> _Brano di testo_
####################

Modificare il Piano nazionale di ripresa e resilienza, come vuole fare il centrodestra, è possibile. Ma richiederebbe lunghe trattative con la Commissione e i governi degli altri Paesi europei
Con la campagna elettorale si infittiscono le voci politiche che vorrebbero mettere mano al Piano Nazionale di Ripresa e Resilienza, il cosiddetto Pnrr (LO SPECIALE DI SKY TG24). È in particolare il centrodestra a volersi muovere in questa direzione, come specificato nel programma elettorale. Ma non si tratterebbe di una scelta possibile dall'oggi al domani, tanto che nessun Paese europeo ne ha mai fatto richiesta.

####################

> _Estratto dei dati_
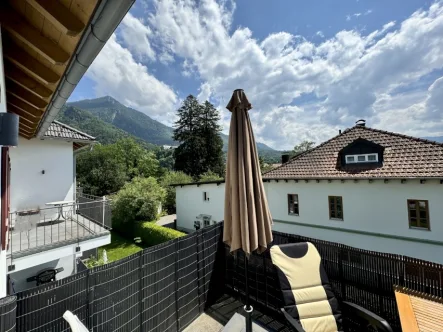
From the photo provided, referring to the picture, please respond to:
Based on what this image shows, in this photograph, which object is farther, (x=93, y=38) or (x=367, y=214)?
(x=367, y=214)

####################

> _Istruzioni_
A - Nell'articolo sul Pnrr, quale schieramento politico vuole soprattutto modificare il piano?
B - Ricopia dall'articolo sul Pnrr il passo che comincia con "Modificare il Piano" e finisce con "mai fatto richiesta.".
C - Continua l'articolo sul Pnrr dopo la sua ultima frase.

> _Risposte numerate_
A - Il centrodestra, come scritto nel suo programma elettorale.

B -
Modificare il Piano nazionale di ripresa e resilienza, come vuole fare il centrodestra, è possibile. Ma richiederebbe lunghe trattative con la Commissione e i governi degli altri Paesi europei
Con la campagna elettorale si infittiscono le voci politiche che vorrebbero mettere mano al Piano Nazionale di Ripresa e Resilienza, il cosiddetto Pnrr (LO SPECIALE DI SKY TG24). È in particolare il centrodestra a volersi muovere in questa direzione, come specificato nel programma elettorale. Ma non si tratterebbe di una scelta possibile dall'oggi al domani, tanto che nessun Paese europeo ne ha mai fatto richiesta.

C -
Come funziona il Pnrr
Il Pnrr prevede infatti che gli stanziamenti siano condizionati al raggiungimento di ben 527 obiettivi precisi, verificati ogni tre mesi. Dall’approvazione delle riforme, all’aumento dell’energia rinnovabile fino al numero di chilometri di ferrovia costruiti. Solo se la Commissione europea valuta i risultati soddisfacenti approva il bonifico dei finanziamenti, come già accaduto per l’Italia per il secondo semestre dell’anno scorso, quando in cambio dei 51 obiettivi concordati nel piano il nostro paese ha ricevuto 21 miliardi di euro (per la seconda rata siamo invece ancora in attesa).
Ecco perché quello firmato tra i Paesi membri e le istituzioni europee assomiglia a un vero e proprio contratto che - come accade in questi casi - per essere modificato ha bisogno dell’accordo di entrambe le parti.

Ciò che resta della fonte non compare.